On Sat, Aug 23, 2008 at 6:43 AM, Bernhard R. Link <brlink@debian.org> wrote:

> This is not the case.  You are not required by the AGPLv3 section 13 to
> ensure the code is made available to anyone unless you have modified the
> code *and* you're allowing remote users to use that modified version over a
> network.  Your own private use of the software, modified or not, does not
> activate AGPLv3 section 13.

So you say that the "and/or" in above statement is only an "and". I
don't see how that reduces the non-freeness.

What was proposed was that every single user of the software would be required to host, on their own server and at their own expense, or even over the same net access through which remote access to the software is provided, a copy of the source code for every piece of AGPLv3 licensed software they wanted to use.

What I am continually having to re-iterate in this thread is that this only applies to those who are running modified copies of code which is not already available online, that a free VCS solution is suitable, and it you're only required to share the source code with people you've already opted to allow remote access to your modified version.

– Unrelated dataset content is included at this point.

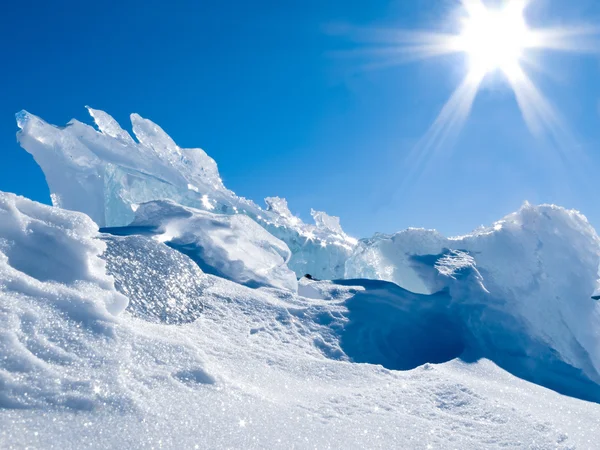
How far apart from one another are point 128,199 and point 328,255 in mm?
8803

If you believe this is non-free, then please present a definitive situation or set of conditions in which you believe the AGPLv3 license violates DFSG.

Please stop this "new wave" FUD. How many people had their own computer
when the GPL was made? How many people back then only used software
on other people systems without owning a copy of it? Where is there
anything new here except the attempt to limit people's right to run
their software for any purpose they see fit?

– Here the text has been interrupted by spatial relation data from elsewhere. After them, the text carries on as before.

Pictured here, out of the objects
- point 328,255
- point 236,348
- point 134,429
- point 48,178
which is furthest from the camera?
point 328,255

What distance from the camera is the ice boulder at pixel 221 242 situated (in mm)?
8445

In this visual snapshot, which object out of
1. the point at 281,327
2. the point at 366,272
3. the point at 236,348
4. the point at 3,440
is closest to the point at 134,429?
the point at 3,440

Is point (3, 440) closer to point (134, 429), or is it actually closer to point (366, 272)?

The ability to use software for any purpose is not restricted by the AGPLv3, any use restriction would fail software freedom #0.  The only additional requirement beyond the GPLv3 is that you allow remote users of your software the ability to obtain a copy of the source code.  If you disagree, please expand on your statement.

In regard to FUD, I am not here to convince any other project that they should use this license.  We are using the AGPLv3, I have only stated some of our reasons for making that choice.

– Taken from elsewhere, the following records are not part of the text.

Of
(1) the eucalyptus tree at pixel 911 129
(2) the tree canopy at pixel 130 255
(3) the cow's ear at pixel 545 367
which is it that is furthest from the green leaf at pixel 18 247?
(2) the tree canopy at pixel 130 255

Debian represents such a small, shrinking percentage of our target audience that DFSG'ness is not going to influence that decision.  I honestly see no purpose in packaging PySoy for Debian given that we'll be maintaining a separate package for Ubuntu regardless of the outcome of this discussion.

PySoy (and many web apps, etc) represents such a small, unimportant niche to the Debian project that our choice of license is not going to influence the DFSG.  In evidence to this, it's been almost a year since the AGPLv3 was released with many projects upgrading to it, yet apparently to date none have been packaged for Debian.

The only matters at hand is correcting misunderstandings of the license and debating whether the license qualifies as DFSG, something that has not been resolved yet.  If your project is going to judge a FSF license as DFSG-nonfree it should not be based on misunderstanding.  You should almost certainly have a lawyer in this discussion and have someone more knowledgable than myself (IANAL) on the AGPLv3 engaged in this debate.